FRAGMENTO DE PÁGINA ▸
════════════════

Una vez que la carretera toma la dirección paralela al río, circulamos bajo una sombra continua y refrescante. Cuando no son los árboles, las propias montañas nos defienden del sol de la fiera tarde rifeña. A eso se une una suave brisa cuando pasamos junto al embalse, que al principio y hasta que no vemos la presa parece sólo una plácida laguna azul. Este valle era la retaguardia, donde los beniurriagueles descansaban de las escaramuzas con los españoles. Según cuentan los cronistas, era raro que un combatiente rifeño pasara más de dos semanas seguidas en el frente. Cuando estaban cansados volvían a casa para reponerse y también para atender sus campos. Los españoles que tenían enfrente, por el contrario, pasaban meses y meses encerrados en sus fuertes, mal alimentados y a menudo enfermos, sumidos en una fiebre constante.

Mientras seguimos el curso del Nekor, pienso en lo que rara vez muestran los libros de historia. Más allá de las batallas, las ofensivas y las líneas del frente, cómo vivían y morían los contendientes de a pie. Quiénes y cómo eran los hombres que en aquella guerra se enfrentaban.

Ellos, los rifeños, eran para empezar bereberes (o beréberes). Sobre el origen de la palabra hay controversia; los más la hacen proceder del latín barbarus , y señalan que los bereberes se llaman a sí mismos imazighen ("los hombres libres"). Según el antropólogo americano David M. Hart, bereber es una palabra con la que se alude más a una lengua que a una raza, pero a estos efectos podría identificar a los rifeños como blancos de lengua camita, descendientes de pueblos agrícolas y sedentarios del Neolítico, venidos quizá de próximo Oriente o quizá de la misma Península Ibérica. Eran bastante puros, porque las invasiones árabes trajeron al Rif más influencia religiosa y filosófica que genética. Entre el Kert y el Nekor también se hablaba más bereber que árabe. Sin embargo, es de destacar que el propio nombre que se daban los beniurriagueles, los rifeños de Alhucemas, ya no era el bereber Ait ("pueblo de") sino el árabe Ben " ("hijo de"). A medida que se iba hacia el oeste había tribus más arabizadas, hasta llegar al Yebala, donde la arabización lingüística era casi completa. Los yebalíes eran mucho más abiertos y flexibles, en todos los aspectos. Las tribus de las montañas, en cambio, habían permanecido bastante celosas de su propia identidad a lo largo de los siglos, sin mezclarse nunca con los distintos invasores, cuyo poder sobre el Rif fue siempre muy relativo.

════════════════

CONJUNTO DE DATOS ▸
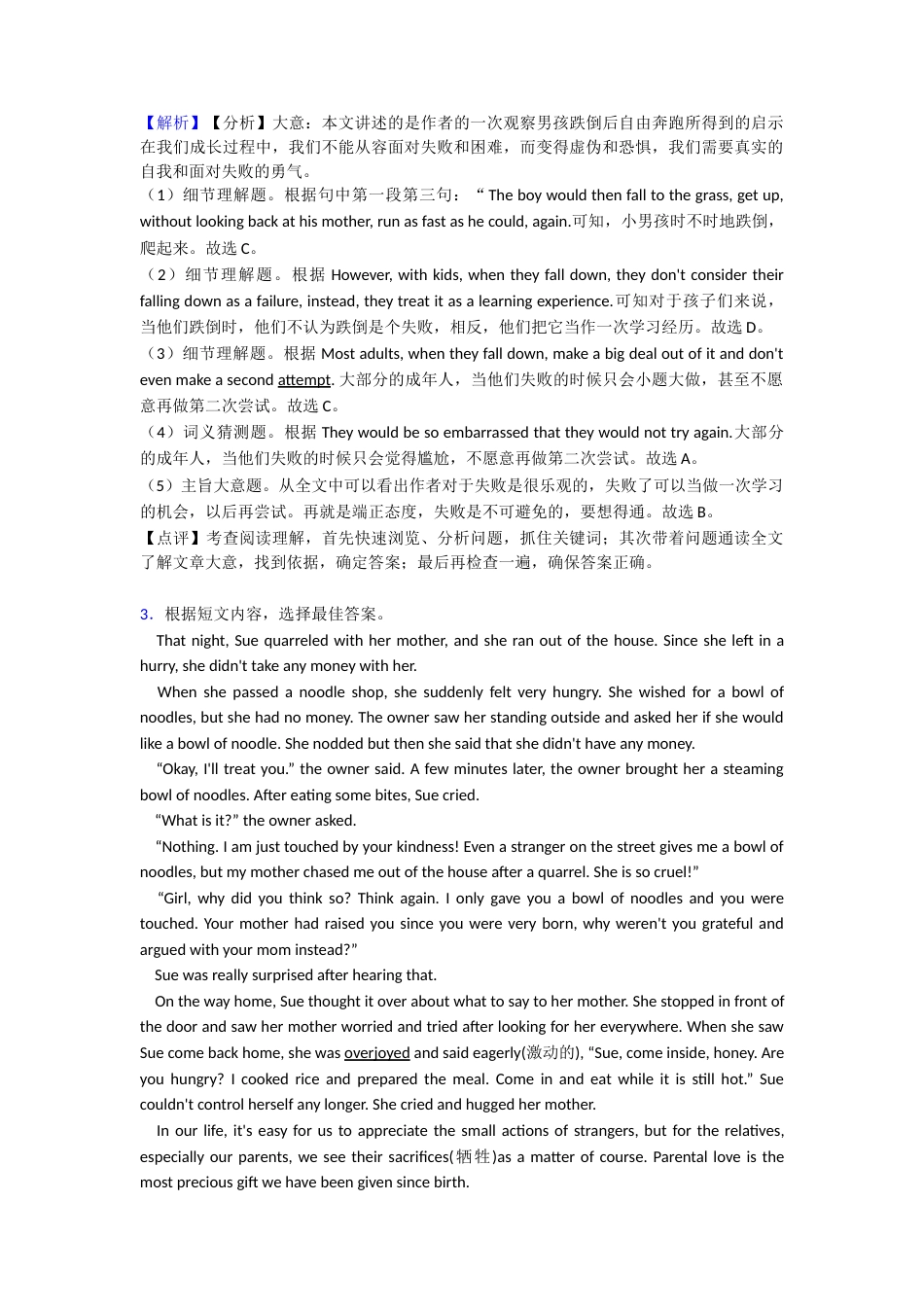 中考英语英语阅读理解训练经典题目含答案_第3页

════════════════

QUÉ SE PIDE ▸
**A.** Responde estas preguntas según el texto sobre el Rif:
(i) ¿Durante cuánto tiempo seguido era raro que un combatiente rifeño permaneciera en el frente?
(ii) ¿Qué nombre se dan a sí mismos los bereberes?
(iii) ¿Cómo se llama la zona donde la arabización lingüística era casi completa?
**B.** Transcribe del texto sobre el Rif el tramo que va desde "Mientras seguimos el" hasta "guerra se enfrentaban.", ambos incluidos.
**C.** Continúa el texto sobre el Rif a partir de su última oración.

RESPUESTAS A CONTINUACIÓN ▸
**A.**
(i) Más de dos semanas.
(ii) Imazighen ("los hombres libres").
(iii) El Yebala.

**B.**
Mientras seguimos el curso del Nekor, pienso en lo que rara vez muestran los libros de historia. Más allá de las batallas, las ofensivas y las líneas del frente, cómo vivían y morían los contendientes de a pie. Quiénes y cómo eran los hombres que en aquella guerra se enfrentaban.

**C.**
Su organización política tradicional era bastante difusa. Había un caíd o jefe de tribu, que estaba en relación con los cheijs o jefes de fracción, quienes a su vez estaban en relación con los chiujs o jefes de poblado. Los cargos eran electivos, aunque en algunas familias importantes se daba sucesión de padres a hijos. El caíd, especie de general y gobernador, no reconocía ninguna autoridad superior, pero tampoco su propia autoridad era demasiada en tiempo de paz. No podía exigir tributos y sólo se mantenía en el puesto si no molestaba excesivamente. Sólo en caso de guerra se reforzaban los poderes. Entonces el caíd reunía en yemaa o asamblea a los poblados y reclamaba armas y hombres ofreciendo en contrapartida el futuro pillaje. A continuación se formaba la harka, un ejército eventual de soldados accidentales. El resto del tiempo se vivía "en república", esto es, haciendo más o menos lo que cada uno quería.

A esta aversión por la autoridad se unía el carácter belicoso. Los niños eran adiestrados en el manejo del fusil desde edades tempranas, y también se les enseñaba a cuidar y casi amar su arma. Según la religión tradicional rifeña, los demonios o yenun no pueden dañar a quien tenga consigo un trozo de metal; de ahí el apego a la fusila , como ellos la llamaban. Ruiz Albéniz, que vivió entre ellos, escribió que eran astutos, oportunistas y crueles, y que admiraban al estoico ante la crueldad, no al que se compadecía. Decía además que siempre andaban merodeando, que nunca eran francos y que se aprovechaban de quien sí lo era. Y citaba a uno: "Tú debías estar fuerte, tú debías tener armas, moro estar falso como mula, pasar mano con caricia por lomo, y cuando aparecer contento, pegarte patada". Antes de venir a Marruecos hablé por teléfono con mi abuela, que se vio obligada a transmitirme una advertencia que parece abonar esta idea: "Ten cuidado, que tu abuelo decía que los moros eran muy jodíos . Aunque para ser del todo justos, tampoco faltan, entre los propios españoles, testimonios de la fidelidad de los indígenas que lucharon junto a ellos en las filas de los Regulares o la Policía, y que a menudo arriesgaron sus vidas para retirar a las bajas españolas bajo el fuego enemigo.